### The exercise
Please rewrite the part of the data that opens with the line containing "When looking at" and closes at the end of the data, renaming "weathered bark" to "rough bark" and leaving everything else unchanged. Return only that part.

### Task material

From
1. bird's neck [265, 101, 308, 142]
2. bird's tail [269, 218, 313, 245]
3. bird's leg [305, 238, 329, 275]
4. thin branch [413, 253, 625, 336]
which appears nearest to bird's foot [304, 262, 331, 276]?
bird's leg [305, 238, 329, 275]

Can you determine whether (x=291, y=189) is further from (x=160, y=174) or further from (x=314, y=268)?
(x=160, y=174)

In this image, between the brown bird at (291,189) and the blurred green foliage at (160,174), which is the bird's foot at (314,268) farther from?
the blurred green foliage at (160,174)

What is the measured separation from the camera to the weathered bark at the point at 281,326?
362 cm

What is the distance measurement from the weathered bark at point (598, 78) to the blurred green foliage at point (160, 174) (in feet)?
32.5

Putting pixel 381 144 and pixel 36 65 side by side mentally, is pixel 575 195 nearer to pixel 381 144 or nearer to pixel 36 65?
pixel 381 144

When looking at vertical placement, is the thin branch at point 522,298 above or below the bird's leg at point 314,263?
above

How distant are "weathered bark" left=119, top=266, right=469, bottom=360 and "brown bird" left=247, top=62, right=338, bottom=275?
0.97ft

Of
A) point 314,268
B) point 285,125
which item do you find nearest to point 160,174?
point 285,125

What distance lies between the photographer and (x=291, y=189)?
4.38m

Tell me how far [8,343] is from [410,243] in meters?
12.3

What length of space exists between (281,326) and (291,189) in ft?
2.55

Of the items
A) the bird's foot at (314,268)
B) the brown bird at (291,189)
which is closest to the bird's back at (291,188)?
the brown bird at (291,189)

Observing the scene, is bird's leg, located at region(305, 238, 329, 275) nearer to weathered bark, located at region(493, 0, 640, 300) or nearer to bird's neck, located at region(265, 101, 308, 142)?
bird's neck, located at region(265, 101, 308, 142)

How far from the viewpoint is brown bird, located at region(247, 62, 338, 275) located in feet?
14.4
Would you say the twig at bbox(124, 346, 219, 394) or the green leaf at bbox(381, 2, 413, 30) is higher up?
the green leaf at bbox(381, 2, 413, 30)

### Answer to the task
When looking at vertical placement, is the thin branch at point 522,298 above or below the bird's leg at point 314,263?
above

How distant are "rough bark" left=119, top=266, right=469, bottom=360 and "brown bird" left=247, top=62, right=338, bottom=275?
0.97ft

Of
A) point 314,268
B) point 285,125
which item do you find nearest to point 160,174?
point 285,125

What distance lies between the photographer and (x=291, y=189)?
4.38m

Tell me how far [8,343] is from [410,243] in meters?
12.3

What length of space exists between (281,326) and (291,189) in ft?
2.55

Of the items
A) the bird's foot at (314,268)
B) the brown bird at (291,189)
which is closest to the bird's back at (291,188)?
the brown bird at (291,189)

Observing the scene, is bird's leg, located at region(305, 238, 329, 275) nearer to rough bark, located at region(493, 0, 640, 300) or nearer to bird's neck, located at region(265, 101, 308, 142)?
bird's neck, located at region(265, 101, 308, 142)

How far from the viewpoint is brown bird, located at region(247, 62, 338, 275) located in feet?
14.4
Would you say the twig at bbox(124, 346, 219, 394) or the green leaf at bbox(381, 2, 413, 30) is higher up?
the green leaf at bbox(381, 2, 413, 30)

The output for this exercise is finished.